-
Notifications
You must be signed in to change notification settings - Fork 509
MeCab
This page describes interaction with MeCab and how to get in running.
MeCab is a word segmentation tool for Japanese and can be found at:
Like most academic software MeCab has a few rough edges, but we will get you up and running in a jiffy with some knowledge about software porting.

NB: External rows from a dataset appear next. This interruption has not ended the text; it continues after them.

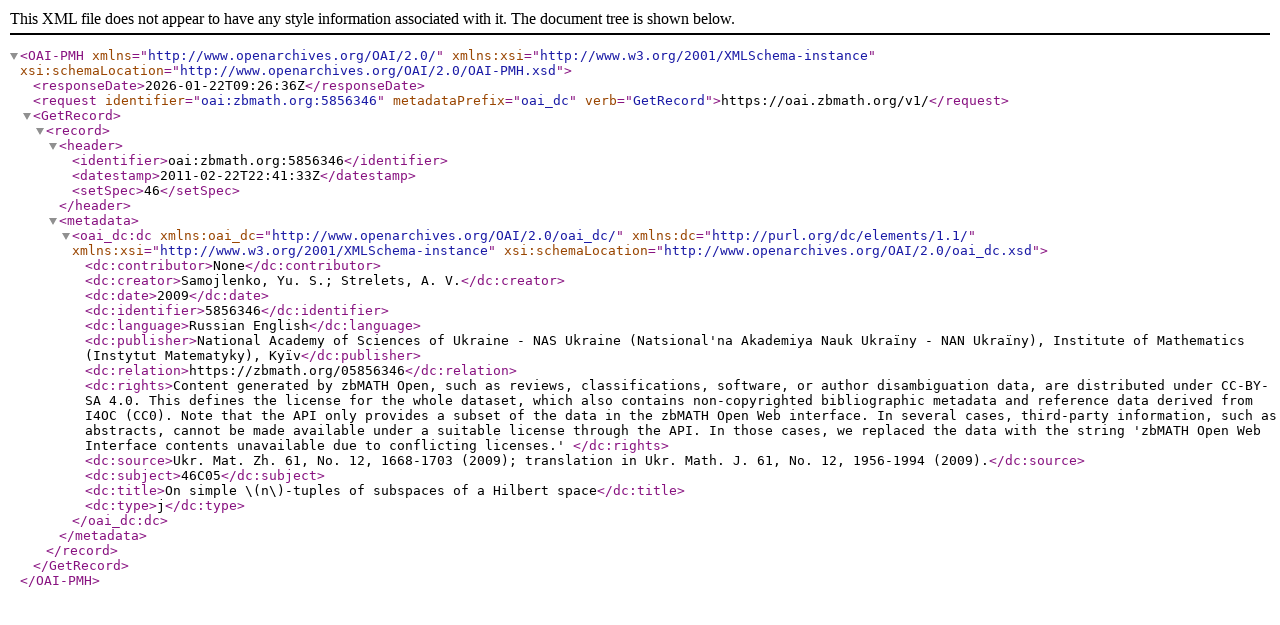

--- FILE ---
content_type: text/xml; charset=utf-8
request_url: https://oai.zbmath.org/v1/?verb=GetRecord&metadataPrefix=oai_dc&identifier=oai%3Azbmath.org%3A5856346
body_size: 1181
content:
<?xml version="1.0" encoding="utf-8"?>
<OAI-PMH xmlns="http://www.openarchives.org/OAI/2.0/" xmlns:xsi="http://www.w3.org/2001/XMLSchema-instance" xsi:schemaLocation="http://www.openarchives.org/OAI/2.0/OAI-PMH.xsd">
	<responseDate>2026-01-22T09:26:36Z</responseDate>
	<request identifier="oai:zbmath.org:5856346" metadataPrefix="oai_dc" verb="GetRecord">https://oai.zbmath.org/v1/</request>
	<GetRecord>
		<record>
			<header>
				<identifier>oai:zbmath.org:5856346</identifier>
				<datestamp>2011-02-22T22:41:33Z</datestamp>
				<setSpec>46</setSpec>
			</header>
			<metadata>
				<oai_dc:dc xmlns:oai_dc="http://www.openarchives.org/OAI/2.0/oai_dc/" xmlns:dc="http://purl.org/dc/elements/1.1/" xmlns:xsi="http://www.w3.org/2001/XMLSchema-instance" xsi:schemaLocation="http://www.openarchives.org/OAI/2.0/oai_dc.xsd">
					<dc:contributor>None</dc:contributor>
					<dc:creator>Samojlenko, Yu. S.; Strelets, A. V.</dc:creator>
					<dc:date>2009</dc:date>
					<dc:identifier>5856346</dc:identifier>
					<dc:language>Russian English</dc:language>
					<dc:publisher>National Academy of Sciences of Ukraine - NAS Ukraine (Natsional'na Akademiya Nauk Ukraïny - NAN Ukraïny), Institute of Mathematics (Instytut Matematyky), Kyïv</dc:publisher>
					<dc:relation>https://zbmath.org/05856346</dc:relation>
					<dc:rights>Content generated by zbMATH Open, such as reviews,
    classifications, software, or author disambiguation data,
    are distributed under CC-BY-SA 4.0. This defines the license for the
    whole dataset, which also contains non-copyrighted bibliographic
    metadata and reference data derived from I4OC (CC0). Note that the API
    only provides a subset of the data in the zbMATH Open Web interface. In
    several cases, third-party information, such as abstracts, cannot be
    made available under a suitable license through the API. In those cases,
    we replaced the data with the string 'zbMATH Open Web Interface contents
    unavailable due to conflicting licenses.' </dc:rights>
					<dc:source>Ukr. Mat. Zh. 61, No. 12, 1668-1703 (2009); translation in Ukr. Math. J. 61, No. 12, 1956-1994 (2009).</dc:source>
					<dc:subject>46C05</dc:subject>
					<dc:title>On simple \(n\)-tuples of subspaces of a Hilbert space</dc:title>
					<dc:type>j</dc:type>
				</oai_dc:dc>
			</metadata>
		</record>
	</GetRecord>
</OAI-PMH>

We'll even make sure it runs in its own directory not depending on being able to root (MeCab has a strong desire to be in /usr/local but we will dodge that).
These instructions assume that we are installing the 0.98 version of MeCab and the 2.7.0 version of the IPA dictionary.
Get the following files:
- mecab (SourceForge Link)
- mecab-ipadict (SourceForge Link)
- mecab-python (SourceForge Link)
Create a directory and extract the source code.
mkdir mecab
cd mecab
mv ${PATH_TO_MECAB_DOWNLOADS}/mecab-*.tar.gz ./
find . -name '*.tar.gz' | xargs -n 1 tar xfz
We will install MeCab in this directory, thus we need a local
to place it in.
mkdir local
Now, we configure, compile and install MeCab.

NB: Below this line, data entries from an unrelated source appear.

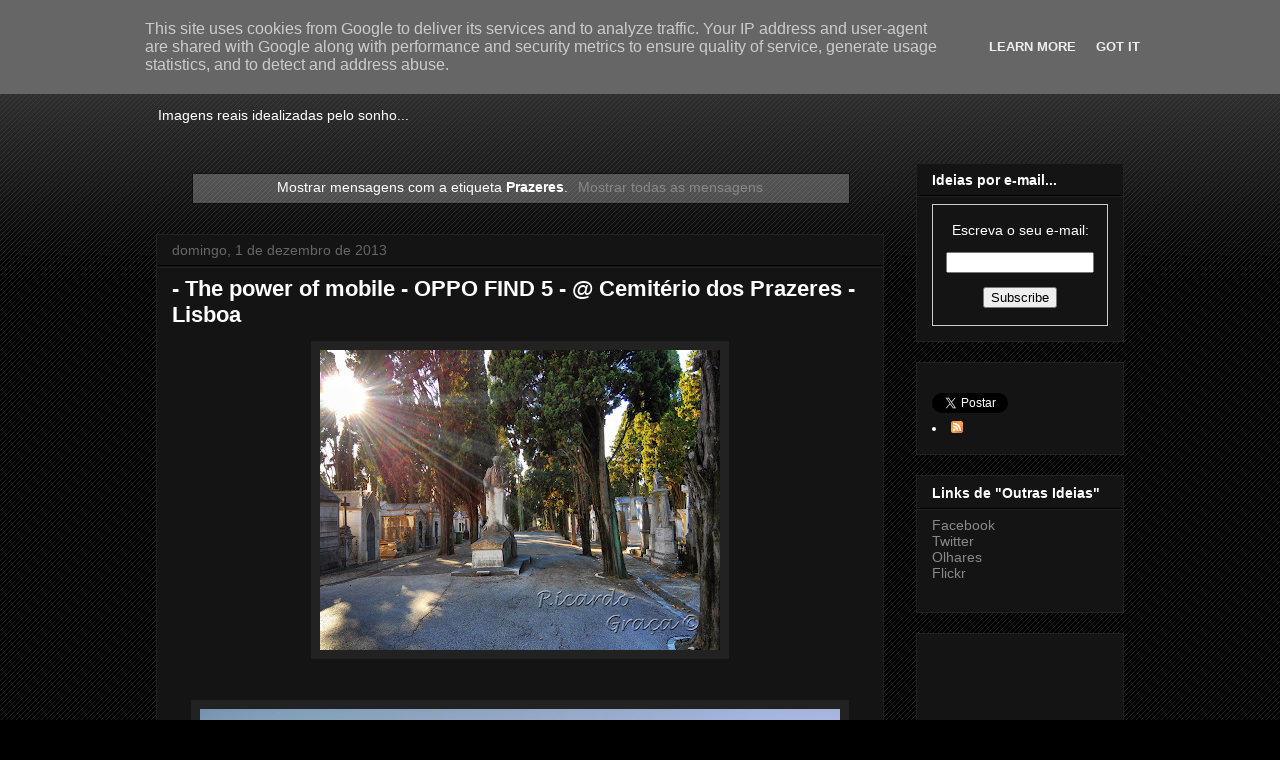

--- FILE ---
content_type: text/html; charset=utf-8
request_url: https://accounts.google.com/o/oauth2/postmessageRelay?parent=https%3A%2F%2Fwww.idealizarideias.eu&jsh=m%3B%2F_%2Fscs%2Fabc-static%2F_%2Fjs%2Fk%3Dgapi.lb.en.2kN9-TZiXrM.O%2Fd%3D1%2Frs%3DAHpOoo_B4hu0FeWRuWHfxnZ3V0WubwN7Qw%2Fm%3D__features__
body_size: 157
content:
<!DOCTYPE html><html><head><title></title><meta http-equiv="content-type" content="text/html; charset=utf-8"><meta http-equiv="X-UA-Compatible" content="IE=edge"><meta name="viewport" content="width=device-width, initial-scale=1, minimum-scale=1, maximum-scale=1, user-scalable=0"><script src='https://ssl.gstatic.com/accounts/o/2580342461-postmessagerelay.js' nonce="nCWafgCor50-WltF_OnTfg"></script></head><body><script type="text/javascript" src="https://apis.google.com/js/rpc:shindig_random.js?onload=init" nonce="nCWafgCor50-WltF_OnTfg"></script></body></html>

--- FILE ---
content_type: text/html; charset=utf-8
request_url: https://www.google.com/recaptcha/api2/aframe
body_size: 264
content:
<!DOCTYPE HTML><html><head><meta http-equiv="content-type" content="text/html; charset=UTF-8"></head><body><script nonce="-nLaIcCgcoGD4_FYaq1O-g">/** Anti-fraud and anti-abuse applications only. See google.com/recaptcha */ try{var clients={'sodar':'https://pagead2.googlesyndication.com/pagead/sodar?'};window.addEventListener("message",function(a){try{if(a.source===window.parent){var b=JSON.parse(a.data);var c=clients[b['id']];if(c){var d=document.createElement('img');d.src=c+b['params']+'&rc='+(localStorage.getItem("rc::a")?sessionStorage.getItem("rc::b"):"");window.document.body.appendChild(d);sessionStorage.setItem("rc::e",parseInt(sessionStorage.getItem("rc::e")||0)+1);localStorage.setItem("rc::h",'1769811125884');}}}catch(b){}});window.parent.postMessage("_grecaptcha_ready", "*");}catch(b){}</script></body></html>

(cd mecab-0.98 && env PATH=`pwd`/local/bin \
./configure --prefix=`pwd`/../local \
&& make install clean)
Then the same for the dictionaries.
(cd mecab-ipadic-2.7.0-20070801 && env PATH="${PATH}:`pwd`/../local/bin" ./configure --prefix=`pwd`/../local --with-charset=utf8 && make install clean)
Do a dry-run with the MeCab binary.
echo '鴨かも?' | local/bin/mecab
Now we only have to build the Python SWIG bindings.
(cd mecab-python-0.98 && env PATH="${PATH}:`pwd`/../local/bin" python setup.py build_ext --inplace)
Then try out the bindings, but first patch test.py
since it doesn't have an encoding.
sed -i -e '2i# -*- coding: utf-8 -*-' mecab-python-0.98/test.py
Then we are ready to go.
(cd mecab-python-0.98/ && env LD_LIBRARY_PATH=`pwd`/../local/lib python test.py)
Just remember that you need to set the LD_LIBRARY_PATH programmatically when you are using the bindings.